• **What is expected**: Copy the records between the line holding "How distant is" and the line holding "1247 centimetres", inclusive, renaming "rear door window" to "back door window" and leaving everything else unchanged.

• **Given records**:
· · ·
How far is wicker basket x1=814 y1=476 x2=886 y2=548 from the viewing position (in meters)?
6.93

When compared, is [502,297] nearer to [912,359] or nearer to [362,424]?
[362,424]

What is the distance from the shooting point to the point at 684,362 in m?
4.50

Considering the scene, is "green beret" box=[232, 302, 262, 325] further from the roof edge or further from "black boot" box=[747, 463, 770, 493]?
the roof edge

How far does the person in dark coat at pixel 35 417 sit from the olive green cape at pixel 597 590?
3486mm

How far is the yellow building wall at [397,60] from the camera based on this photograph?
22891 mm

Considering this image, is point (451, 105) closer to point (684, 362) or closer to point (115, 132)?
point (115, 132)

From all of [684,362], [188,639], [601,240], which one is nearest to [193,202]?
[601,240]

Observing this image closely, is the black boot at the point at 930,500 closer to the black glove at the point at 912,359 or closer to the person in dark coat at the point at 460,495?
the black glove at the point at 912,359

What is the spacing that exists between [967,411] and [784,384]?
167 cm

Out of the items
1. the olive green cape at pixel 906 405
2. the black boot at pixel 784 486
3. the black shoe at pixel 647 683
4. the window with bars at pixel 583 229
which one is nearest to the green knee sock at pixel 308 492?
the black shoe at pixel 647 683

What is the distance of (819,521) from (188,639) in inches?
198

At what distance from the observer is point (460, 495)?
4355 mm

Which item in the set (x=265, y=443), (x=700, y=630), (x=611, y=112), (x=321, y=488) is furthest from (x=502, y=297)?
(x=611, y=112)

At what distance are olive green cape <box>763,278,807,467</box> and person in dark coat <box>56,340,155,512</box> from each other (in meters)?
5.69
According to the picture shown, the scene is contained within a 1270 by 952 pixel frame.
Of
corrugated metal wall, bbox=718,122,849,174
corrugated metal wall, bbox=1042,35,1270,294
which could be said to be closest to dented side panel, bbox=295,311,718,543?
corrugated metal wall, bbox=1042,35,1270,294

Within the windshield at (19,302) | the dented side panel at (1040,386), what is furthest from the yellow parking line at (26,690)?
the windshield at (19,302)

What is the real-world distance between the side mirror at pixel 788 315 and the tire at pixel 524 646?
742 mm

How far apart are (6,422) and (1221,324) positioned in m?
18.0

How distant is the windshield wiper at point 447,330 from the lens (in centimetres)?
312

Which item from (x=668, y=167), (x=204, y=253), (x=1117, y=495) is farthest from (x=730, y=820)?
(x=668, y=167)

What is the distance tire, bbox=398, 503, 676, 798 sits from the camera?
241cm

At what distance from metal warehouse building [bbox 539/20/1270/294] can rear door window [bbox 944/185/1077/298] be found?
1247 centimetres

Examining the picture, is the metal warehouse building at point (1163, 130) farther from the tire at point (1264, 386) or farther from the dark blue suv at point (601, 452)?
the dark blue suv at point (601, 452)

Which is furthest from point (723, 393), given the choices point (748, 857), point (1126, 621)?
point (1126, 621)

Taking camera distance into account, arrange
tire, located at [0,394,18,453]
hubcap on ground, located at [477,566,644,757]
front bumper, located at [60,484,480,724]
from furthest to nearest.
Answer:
· · ·
• **In response**:
How distant is the windshield wiper at point 447,330 from the lens (in centimetres)?
312

Which item from (x=668, y=167), (x=204, y=253), (x=1117, y=495) is farthest from (x=730, y=820)?
(x=668, y=167)

What is the distance tire, bbox=398, 503, 676, 798 sits from the camera?
241cm

At what distance from metal warehouse building [bbox 539/20/1270/294] can back door window [bbox 944/185/1077/298] be found?
1247 centimetres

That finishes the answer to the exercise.